■ **Given task**
Return all of the records below word for word, with every line unchanged and in its original order.

○ ○ ○ ○

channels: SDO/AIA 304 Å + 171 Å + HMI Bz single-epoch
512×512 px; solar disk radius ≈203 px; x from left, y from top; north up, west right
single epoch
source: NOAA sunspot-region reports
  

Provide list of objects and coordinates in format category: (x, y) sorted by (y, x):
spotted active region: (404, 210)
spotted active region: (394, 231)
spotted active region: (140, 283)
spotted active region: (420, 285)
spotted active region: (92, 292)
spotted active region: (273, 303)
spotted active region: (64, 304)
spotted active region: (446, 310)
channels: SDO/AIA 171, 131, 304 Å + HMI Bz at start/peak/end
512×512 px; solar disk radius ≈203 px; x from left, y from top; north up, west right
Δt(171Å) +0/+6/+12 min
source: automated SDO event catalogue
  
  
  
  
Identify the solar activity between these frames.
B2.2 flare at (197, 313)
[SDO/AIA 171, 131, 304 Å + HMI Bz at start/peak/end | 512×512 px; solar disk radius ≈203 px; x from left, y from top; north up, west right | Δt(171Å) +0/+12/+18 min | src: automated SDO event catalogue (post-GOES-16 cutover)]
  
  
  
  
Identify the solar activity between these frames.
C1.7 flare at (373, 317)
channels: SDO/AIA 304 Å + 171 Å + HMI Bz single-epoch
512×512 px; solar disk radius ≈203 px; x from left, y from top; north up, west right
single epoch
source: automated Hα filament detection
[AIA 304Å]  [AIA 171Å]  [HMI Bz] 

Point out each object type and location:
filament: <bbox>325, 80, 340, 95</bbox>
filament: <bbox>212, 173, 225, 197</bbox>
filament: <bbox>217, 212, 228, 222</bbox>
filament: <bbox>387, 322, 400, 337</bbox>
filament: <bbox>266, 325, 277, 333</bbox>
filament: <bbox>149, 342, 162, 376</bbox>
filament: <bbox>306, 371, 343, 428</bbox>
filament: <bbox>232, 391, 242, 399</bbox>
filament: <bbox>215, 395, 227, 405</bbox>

○ ○ ○ ○

■ **Written response**
channels: SDO/AIA 304 Å + 171 Å + HMI Bz single-epoch
512×512 px; solar disk radius ≈203 px; x from left, y from top; north up, west right
single epoch
source: NOAA sunspot-region reports
  

Provide list of objects and coordinates in format category: (x, y) sorted by (y, x):
spotted active region: (404, 210)
spotted active region: (394, 231)
spotted active region: (140, 283)
spotted active region: (420, 285)
spotted active region: (92, 292)
spotted active region: (273, 303)
spotted active region: (64, 304)
spotted active region: (446, 310)
channels: SDO/AIA 171, 131, 304 Å + HMI Bz at start/peak/end
512×512 px; solar disk radius ≈203 px; x from left, y from top; north up, west right
Δt(171Å) +0/+6/+12 min
source: automated SDO event catalogue
  
  
  
  
Identify the solar activity between these frames.
B2.2 flare at (197, 313)
[SDO/AIA 171, 131, 304 Å + HMI Bz at start/peak/end | 512×512 px; solar disk radius ≈203 px; x from left, y from top; north up, west right | Δt(171Å) +0/+12/+18 min | src: automated SDO event catalogue (post-GOES-16 cutover)]
  
  
  
  
Identify the solar activity between these frames.
C1.7 flare at (373, 317)
channels: SDO/AIA 304 Å + 171 Å + HMI Bz single-epoch
512×512 px; solar disk radius ≈203 px; x from left, y from top; north up, west right
single epoch
source: automated Hα filament detection
[AIA 304Å]  [AIA 171Å]  [HMI Bz] 

Point out each object type and location:
filament: <bbox>325, 80, 340, 95</bbox>
filament: <bbox>212, 173, 225, 197</bbox>
filament: <bbox>217, 212, 228, 222</bbox>
filament: <bbox>387, 322, 400, 337</bbox>
filament: <bbox>266, 325, 277, 333</bbox>
filament: <bbox>149, 342, 162, 376</bbox>
filament: <bbox>306, 371, 343, 428</bbox>
filament: <bbox>232, 391, 242, 399</bbox>
filament: <bbox>215, 395, 227, 405</bbox>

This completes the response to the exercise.